• PASSAGE TO READ:
"""

Professor Dudoit obtained a Bachelor’s degree (1992) and a Master’s degree (1994) in Mathematics from Carleton University, Ottawa, Canada. She first came to UC Berkeley as a graduate student and earned a PhD degree in 1999 from the Department of Statistics. Her doctoral research, under the supervision of Professor Terence P. Speed, concerned the linkage analysis of complex human traits. From 1999 to 2000, she was a postdoctoral fellow at the Mathematical Sciences Research Institute, Berkeley. Before joining the Faculty at UC Berkeley in July 2001, she underwent two years of postdoctoral training in genomics in the laboratory of Professor Patrick O. Brown, Department of Biochemistry, Stanford University. Her work in the Brown Lab involved the development and application of statistical methods and software for the analysis of microarray gene expression data.

Donald Estep

Don Estep

Committee Chair

Donald Estep is the Director of CANSSI. He joined the Department of Statistics and Actuarial Science as Canadian Research Chair in Computational Probability and Uncertainty Quantification at Simon Fraser University. He moved from the Department of Statistics at Colorado State University, where he was Department Chair, University Distinguished Professor and University Interdisciplinary Research Scholar.

"""

• STUDY MATERIAL:

"""

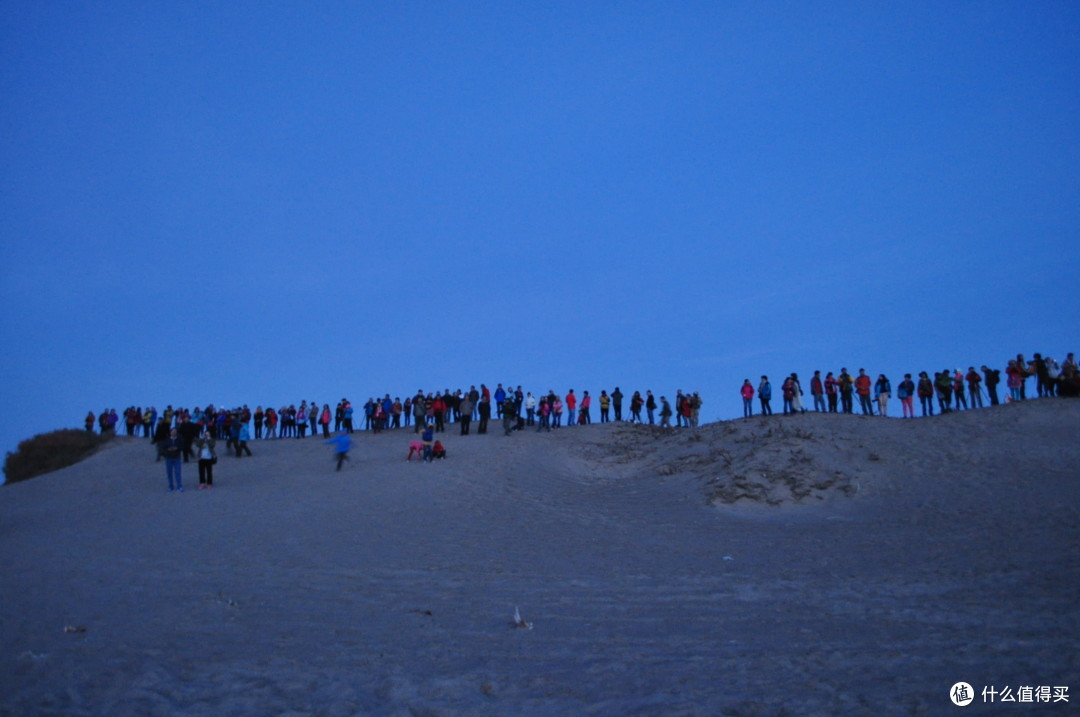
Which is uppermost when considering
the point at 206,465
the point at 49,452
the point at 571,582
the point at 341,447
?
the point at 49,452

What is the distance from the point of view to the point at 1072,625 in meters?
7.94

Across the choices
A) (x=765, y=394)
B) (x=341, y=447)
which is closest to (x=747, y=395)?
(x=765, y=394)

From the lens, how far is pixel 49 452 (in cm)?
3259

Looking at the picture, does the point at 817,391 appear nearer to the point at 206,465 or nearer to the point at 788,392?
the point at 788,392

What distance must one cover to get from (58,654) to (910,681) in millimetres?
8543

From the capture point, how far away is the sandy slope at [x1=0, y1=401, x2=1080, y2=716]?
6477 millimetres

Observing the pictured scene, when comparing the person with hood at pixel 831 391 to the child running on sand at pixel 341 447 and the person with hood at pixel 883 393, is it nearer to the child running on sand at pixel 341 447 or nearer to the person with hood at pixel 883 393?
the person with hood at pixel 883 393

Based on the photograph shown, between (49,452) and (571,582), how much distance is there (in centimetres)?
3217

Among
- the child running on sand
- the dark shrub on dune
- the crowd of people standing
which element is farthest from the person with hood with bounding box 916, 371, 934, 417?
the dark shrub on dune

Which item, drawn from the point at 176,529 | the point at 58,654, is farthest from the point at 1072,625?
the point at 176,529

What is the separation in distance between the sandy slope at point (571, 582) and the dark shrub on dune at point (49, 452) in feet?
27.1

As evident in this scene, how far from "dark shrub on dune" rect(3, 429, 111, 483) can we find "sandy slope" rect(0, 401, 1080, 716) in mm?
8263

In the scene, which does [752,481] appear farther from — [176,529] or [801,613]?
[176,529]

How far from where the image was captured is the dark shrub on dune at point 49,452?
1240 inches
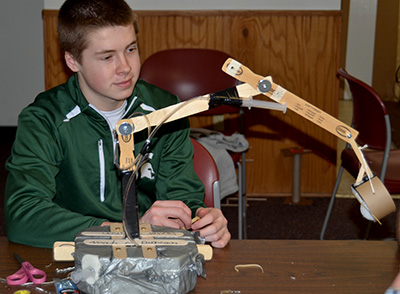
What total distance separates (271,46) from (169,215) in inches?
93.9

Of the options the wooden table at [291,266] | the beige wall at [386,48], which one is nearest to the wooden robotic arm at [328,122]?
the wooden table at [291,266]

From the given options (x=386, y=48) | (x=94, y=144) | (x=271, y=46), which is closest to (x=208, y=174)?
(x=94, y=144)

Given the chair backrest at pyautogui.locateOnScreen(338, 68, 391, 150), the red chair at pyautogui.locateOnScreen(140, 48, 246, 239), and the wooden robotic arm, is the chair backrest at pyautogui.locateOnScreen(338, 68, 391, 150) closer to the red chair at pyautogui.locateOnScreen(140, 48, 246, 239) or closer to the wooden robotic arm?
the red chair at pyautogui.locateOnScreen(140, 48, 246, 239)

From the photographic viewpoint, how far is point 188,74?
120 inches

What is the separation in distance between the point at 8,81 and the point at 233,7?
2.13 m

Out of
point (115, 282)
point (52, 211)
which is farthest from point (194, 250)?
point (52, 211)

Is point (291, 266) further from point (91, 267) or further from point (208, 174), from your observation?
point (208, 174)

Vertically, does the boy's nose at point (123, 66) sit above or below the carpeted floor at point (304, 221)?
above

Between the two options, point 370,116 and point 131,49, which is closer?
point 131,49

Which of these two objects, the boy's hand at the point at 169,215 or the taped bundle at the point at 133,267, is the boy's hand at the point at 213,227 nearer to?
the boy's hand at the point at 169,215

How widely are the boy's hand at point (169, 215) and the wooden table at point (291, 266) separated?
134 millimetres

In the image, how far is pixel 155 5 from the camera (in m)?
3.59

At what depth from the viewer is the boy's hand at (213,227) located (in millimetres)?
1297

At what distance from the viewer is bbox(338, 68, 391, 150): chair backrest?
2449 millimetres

"""

• LIST OF TASKS:
1. Reproduce word for word the portion of the biography passage starting at "Donald Estep is" and ending at "Interdisciplinary Research Scholar.".
2. Answer these questions from the biography passage:
(a) From which university did Professor Dudoit earn her Bachelor's and Master's degrees in Mathematics?
(b) Who supervised her doctoral research?
(c) Of what organization is Donald Estep the Director?

• EXERCISE RESULTS:
1.
Donald Estep is the Director of CANSSI. He joined the Department of Statistics and Actuarial Science as Canadian Research Chair in Computational Probability and Uncertainty Quantification at Simon Fraser University. He moved from the Department of Statistics at Colorado State University, where he was Department Chair, University Distinguished Professor and University Interdisciplinary Research Scholar.

2.
(a) Carleton University, Ottawa, Canada
(b) Professor Terence P. Speed
(c) CANSSI